#### LISTED ENTRIES ####

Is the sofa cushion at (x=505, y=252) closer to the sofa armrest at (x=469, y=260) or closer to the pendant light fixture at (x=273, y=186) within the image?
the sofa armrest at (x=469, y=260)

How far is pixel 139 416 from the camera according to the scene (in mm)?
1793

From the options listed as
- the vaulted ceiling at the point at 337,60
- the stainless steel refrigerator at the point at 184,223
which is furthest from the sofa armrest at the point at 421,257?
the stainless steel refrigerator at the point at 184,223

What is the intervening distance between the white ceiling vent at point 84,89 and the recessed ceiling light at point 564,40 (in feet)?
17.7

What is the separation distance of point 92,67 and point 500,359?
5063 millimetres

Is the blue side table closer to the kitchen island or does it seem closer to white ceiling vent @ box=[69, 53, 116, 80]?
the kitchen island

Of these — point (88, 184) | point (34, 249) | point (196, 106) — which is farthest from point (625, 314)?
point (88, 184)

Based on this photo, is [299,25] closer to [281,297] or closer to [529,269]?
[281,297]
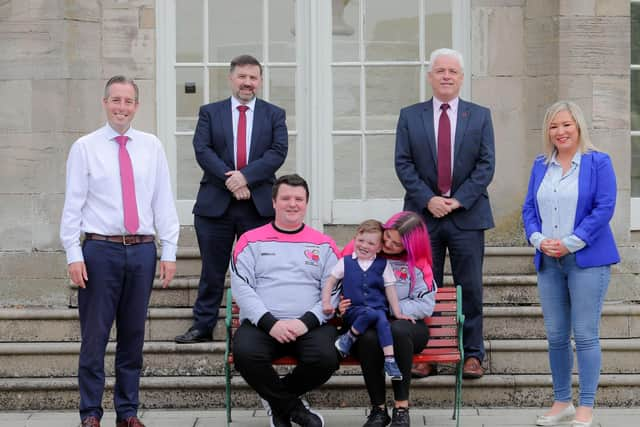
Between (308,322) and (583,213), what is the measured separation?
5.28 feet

####

Reproduce verbatim the lines running from the one containing "Between (308,322) and" through the end of the items above, including both ends.

### SOLVED PROBLEM
Between (308,322) and (583,213), what is the measured separation?
5.28 feet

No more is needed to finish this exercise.